In this question matrix $A$ is positive-definite if and only if $\forall x\ne0 :x^TAx>0$. ($A$ is not necessarily symmetric)
Let $D$ be a positive-definite matrix such that it has block form:
$$D=\left( \begin{array}{cc}
A & C \\
C^T & B \end{array} \right)$$
How can we prove that $\det D\leq\det A\det B$?
EDIT1: From the perspective of the first answer I want to sum up something.
- It's true that
$$D=\left( \begin{array}{cc}
A & C \\
C^T & B \end{array} \right)=\left( \begin{array}{cc}
I & 0 \\
C^TA^{-1} & I \end{array} \right)\left( \begin{array}{cc}
A & C \\
0 & B-C^TA^{-1}C \end{array} \right)$$
so $\det D=\det A\det (B-C^TA^{-1}C)$.
It's also true that $\det A>0$ because every real eigenvalues of $A$ is greater than $0$ and all complex eigenvalues exist in pairs.
Now we need to prove that $$\det B>\det(B-C^TA^{-1}C)$$
- The usual way when $A$ and $B$ are symmetric haven't worked yet because: (1) we don't know for sure if $(B-C^TA^{-1}C)$ is definite positive and (2) we don't know for sure if $\det(M+N)>\det(N)$ if $M$ and $N$ are definite positive.

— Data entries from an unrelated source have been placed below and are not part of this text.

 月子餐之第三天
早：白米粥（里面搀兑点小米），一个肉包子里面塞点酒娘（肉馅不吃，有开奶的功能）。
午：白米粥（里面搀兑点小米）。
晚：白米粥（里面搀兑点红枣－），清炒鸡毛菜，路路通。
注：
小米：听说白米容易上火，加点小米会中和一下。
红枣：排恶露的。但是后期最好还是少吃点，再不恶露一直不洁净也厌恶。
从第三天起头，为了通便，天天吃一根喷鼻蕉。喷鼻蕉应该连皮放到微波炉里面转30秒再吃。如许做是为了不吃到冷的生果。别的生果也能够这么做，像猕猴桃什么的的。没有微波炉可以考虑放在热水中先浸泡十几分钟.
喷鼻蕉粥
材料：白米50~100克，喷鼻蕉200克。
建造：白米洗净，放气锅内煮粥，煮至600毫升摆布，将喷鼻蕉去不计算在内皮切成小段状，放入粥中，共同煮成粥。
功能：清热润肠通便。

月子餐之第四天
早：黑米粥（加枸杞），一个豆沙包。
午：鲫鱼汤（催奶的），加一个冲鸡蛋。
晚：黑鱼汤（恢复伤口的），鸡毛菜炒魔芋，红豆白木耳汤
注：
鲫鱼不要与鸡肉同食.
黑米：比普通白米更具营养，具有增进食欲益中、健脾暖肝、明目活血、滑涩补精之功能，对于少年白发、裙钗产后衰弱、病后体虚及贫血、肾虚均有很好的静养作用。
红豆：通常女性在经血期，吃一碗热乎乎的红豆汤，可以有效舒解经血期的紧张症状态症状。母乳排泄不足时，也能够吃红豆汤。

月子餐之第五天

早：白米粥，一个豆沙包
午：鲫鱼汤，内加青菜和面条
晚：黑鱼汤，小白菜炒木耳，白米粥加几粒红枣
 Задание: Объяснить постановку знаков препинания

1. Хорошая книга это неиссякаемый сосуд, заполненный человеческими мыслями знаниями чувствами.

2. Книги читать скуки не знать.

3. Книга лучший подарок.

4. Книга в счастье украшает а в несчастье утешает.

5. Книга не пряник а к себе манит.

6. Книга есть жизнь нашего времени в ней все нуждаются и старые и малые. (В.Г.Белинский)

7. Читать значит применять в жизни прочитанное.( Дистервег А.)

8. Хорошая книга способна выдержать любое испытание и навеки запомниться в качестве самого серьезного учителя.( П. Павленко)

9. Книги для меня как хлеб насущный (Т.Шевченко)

I also want to point out that definite positive matrices (in this question) can have complex eigenvalues.
It would be great if you answer with details, not with references since almost every references consider positive-definite matrices to be symmetric.
Best Answer
What you want to prove is not necessarily true. Here is a random counterexample:
$$ D=\left[\begin{array}{c|c}A&C\\ \hline C^T&B\end{array}\right] =\left[\begin{array}{rr|rr} 2&-3&1&0\\ 2&2&0&-1\\ \hline 1&0&2&1\\ 0&-1&-2&2 \end{array}\right]. $$ According to your definition, a matrix is "positive definite" if and only if its symmetric part is positive definite in the conventional sense. Now, WolframAlpha reckons that the eigenvalues of $$ D+D^T=\left[\begin{array}{rr|rr} 4&-1&2&0\\ -1&4&0&-2\\ \hline 2&0&4&-1\\ 0&-2&-1&4 \end{array}\right] $$ are $4-\sqrt{5}$ and $4+\sqrt{5}$ (each of multiplicity 2). Hence $D$ is "positive definite". WolframAlpha also reckons that $\det(D)=61$. However, $$\det(A)\det(B)=10\times6=60<\det(D).$$